#### Exercise requirements:
Every entry below needs to be copied exactly.

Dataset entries

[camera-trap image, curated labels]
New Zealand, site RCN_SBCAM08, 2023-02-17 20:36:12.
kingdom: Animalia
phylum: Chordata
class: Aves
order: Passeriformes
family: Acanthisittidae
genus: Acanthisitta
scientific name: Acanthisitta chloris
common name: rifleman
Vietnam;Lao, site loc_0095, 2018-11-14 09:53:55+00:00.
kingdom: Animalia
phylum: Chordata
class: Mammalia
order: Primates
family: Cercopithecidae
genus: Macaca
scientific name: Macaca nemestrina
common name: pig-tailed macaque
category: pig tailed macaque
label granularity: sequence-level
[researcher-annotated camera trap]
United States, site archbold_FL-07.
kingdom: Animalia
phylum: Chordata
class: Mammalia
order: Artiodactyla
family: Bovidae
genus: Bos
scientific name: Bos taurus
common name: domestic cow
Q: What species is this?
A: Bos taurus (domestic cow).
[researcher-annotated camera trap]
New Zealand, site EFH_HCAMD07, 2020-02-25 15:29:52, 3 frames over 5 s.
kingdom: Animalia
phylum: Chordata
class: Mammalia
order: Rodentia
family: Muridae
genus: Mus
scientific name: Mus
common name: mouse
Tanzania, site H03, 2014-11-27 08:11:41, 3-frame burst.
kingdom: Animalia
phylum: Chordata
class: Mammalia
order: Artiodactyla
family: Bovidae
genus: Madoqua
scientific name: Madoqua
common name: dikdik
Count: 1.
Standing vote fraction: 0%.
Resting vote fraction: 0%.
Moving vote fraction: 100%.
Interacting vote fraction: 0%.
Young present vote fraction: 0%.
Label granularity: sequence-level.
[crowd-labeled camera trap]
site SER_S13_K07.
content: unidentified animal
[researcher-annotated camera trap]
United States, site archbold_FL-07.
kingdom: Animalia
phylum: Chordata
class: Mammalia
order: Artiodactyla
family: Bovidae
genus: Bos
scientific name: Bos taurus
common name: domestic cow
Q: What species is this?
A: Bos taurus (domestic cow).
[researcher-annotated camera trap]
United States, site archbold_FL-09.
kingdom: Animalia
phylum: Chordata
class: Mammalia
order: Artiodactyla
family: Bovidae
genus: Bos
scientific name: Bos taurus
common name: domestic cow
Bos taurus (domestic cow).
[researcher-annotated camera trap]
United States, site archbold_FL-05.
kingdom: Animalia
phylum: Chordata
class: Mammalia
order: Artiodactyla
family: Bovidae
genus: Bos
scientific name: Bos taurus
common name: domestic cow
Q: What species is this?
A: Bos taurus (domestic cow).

#### Result of this task:
[camera-trap image, curated labels]
New Zealand, site RCN_SBCAM08, 2023-02-17 20:36:12.
kingdom: Animalia
phylum: Chordata
class: Aves
order: Passeriformes
family: Acanthisittidae
genus: Acanthisitta
scientific name: Acanthisitta chloris
common name: rifleman
Vietnam;Lao, site loc_0095, 2018-11-14 09:53:55+00:00.
kingdom: Animalia
phylum: Chordata
class: Mammalia
order: Primates
family: Cercopithecidae
genus: Macaca
scientific name: Macaca nemestrina
common name: pig-tailed macaque
category: pig tailed macaque
label granularity: sequence-level
[researcher-annotated camera trap]
United States, site archbold_FL-07.
kingdom: Animalia
phylum: Chordata
class: Mammalia
order: Artiodactyla
family: Bovidae
genus: Bos
scientific name: Bos taurus
common name: domestic cow
Q: What species is this?
A: Bos taurus (domestic cow).
[researcher-annotated camera trap]
New Zealand, site EFH_HCAMD07, 2020-02-25 15:29:52, 3 frames over 5 s.
kingdom: Animalia
phylum: Chordata
class: Mammalia
order: Rodentia
family: Muridae
genus: Mus
scientific name: Mus
common name: mouse
Tanzania, site H03, 2014-11-27 08:11:41, 3-frame burst.
kingdom: Animalia
phylum: Chordata
class: Mammalia
order: Artiodactyla
family: Bovidae
genus: Madoqua
scientific name: Madoqua
common name: dikdik
Count: 1.
Standing vote fraction: 0%.
Resting vote fraction: 0%.
Moving vote fraction: 100%.
Interacting vote fraction: 0%.
Young present vote fraction: 0%.
Label granularity: sequence-level.
[crowd-labeled camera trap]
site SER_S13_K07.
content: unidentified animal
[researcher-annotated camera trap]
United States, site archbold_FL-07.
kingdom: Animalia
phylum: Chordata
class: Mammalia
order: Artiodactyla
family: Bovidae
genus: Bos
scientific name: Bos taurus
common name: domestic cow
Q: What species is this?
A: Bos taurus (domestic cow).
[researcher-annotated camera trap]
United States, site archbold_FL-09.
kingdom: Animalia
phylum: Chordata
class: Mammalia
order: Artiodactyla
family: Bovidae
genus: Bos
scientific name: Bos taurus
common name: domestic cow
Bos taurus (domestic cow).
[researcher-annotated camera trap]
United States, site archbold_FL-05.
kingdom: Animalia
phylum: Chordata
class: Mammalia
order: Artiodactyla
family: Bovidae
genus: Bos
scientific name: Bos taurus
common name: domestic cow
Q: What species is this?
A: Bos taurus (domestic cow).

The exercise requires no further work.